The urgency of piles throws off all of our best laid plans.

~ Leo Babauta from,

If I could have one wish this holiday season (maybe I should start marking silly pop-culture references in a different typeface) it would be that you’d just go read everything he’s written. If I could have two wishes, it’d be for you to click on his name which takes you to a listing of all of my posts related to him, and then for you to continue onward to read each of his things I’ve linked. But, to dig specifically into his topic of piles, I’ll try to make a point about working all the way to done.

Some things are never going to be done in the sense of disappearing from your life; our household will always have a gentle snow of tax-related paperwork accumulating through the year. That’s technically a pile. But that pile has a home (out of sight) and related things always, immediately go on that pile, where they sit until tax season. That pile has no tension associated with it. Laundry is the same way; of course there’s always some dirty laundry in a “pile” (both a physical pile and in baskets which have homes.) But again, no tension. That’s where dirty laundry belongs.

What causes tension is when your expectations (I want things a certain way—like a tidy, uncluttered home) conflict with reality (the mail, taxes and laundry are strewn about.) The key is to realize that the second 90% of anything is the unglamorous part we’d prefer to skip. We want to jump ahead to the first 90% of the next thing.

What do I mean by the second 90%? Filling up the gas tank as you approach your destinationis part of the journey. What does done look like driving somewhere? The car’s normal state is to have some reasonable amount of gas in it. Drive it (the first 90%… the fun part involving getting somewhere) and get gas (the second 90%… the un-fun part including leaving early enough to have time to stop for gas.) What does done look like mowing the lawn? I need the time and energy to clean the mower at the end. What does done look like doing laundry? I have time and energy to do the ironing, folding and putting-away parts. And yes, big project that involve multiple sessions of working? Each session has it’s own done to reach.

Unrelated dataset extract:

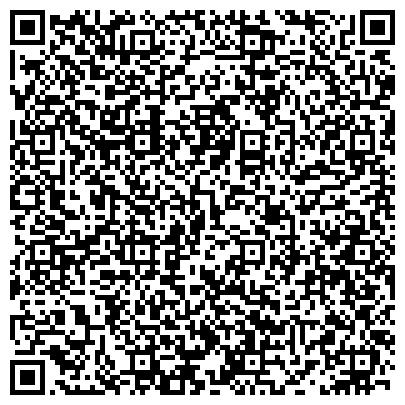 QR-код с контактной информацией организации Оранж Спорт, Спортивный клуб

Do this for everything. Every. Thing. Ask: What does done look like? Do I have enough time and energy to actually get to done? …or am I just excited by that first 90% and I’m going to quit there? 

You’ll quickly realize you cannot get everything (literally everything) to a “done” that corresponds to your expectations. The hardest part starts once you realize that you’ve over-stuffed your life. The real problem is that you really don’t have the time and energy to do the second 90% of every thing. The real solution then is to make the hard choices to undo the mistakes that un-simplified one’s life.

And by “you” I mean “me.”


It is so much simpler to bury reality than it is to dispose of dreams.

~ Don DeLillo

Should have read the label

There is a part of you that will become your job/profession.

~ Toby Nagle from,

That’s number 7 from his 10-point listicle.

Also: I’ve taken to using the word “listicle” only when I mean it as a compliment. Versus, my perception that everyone else means it as derogatory. I think that being able to organize one’s writing into a coherent, ordered list of things all of which are on roughly equal footing, shows a significant level of comprehension and integration. Most short writings which have a numbered list of points are crappy click-bait, and people rightly derogate them. This is not that, so there. (English is a mess, but ain’t finger-painting fun?i)


Do not be embarrassed by your mistakes. Nothing can teach us better than our understanding of them. This is one of the best ways of self-education.

~ Thomas Carlyle


The aims of safety-ism were noble. They saw that young people were experiencing greater amounts of anxiety, stress, and depression than previous generations and sought to remedy their angst by protecting them from anything that could potentially harm or upset them.

~ Mark Manson from,

It always seemed obvious to me that wasn’t going to work. When I find something which triggers me, that’s a problem with me; That points me towards something I can improve upon. The problem is not the problem. The problem is my attitude towards the problem.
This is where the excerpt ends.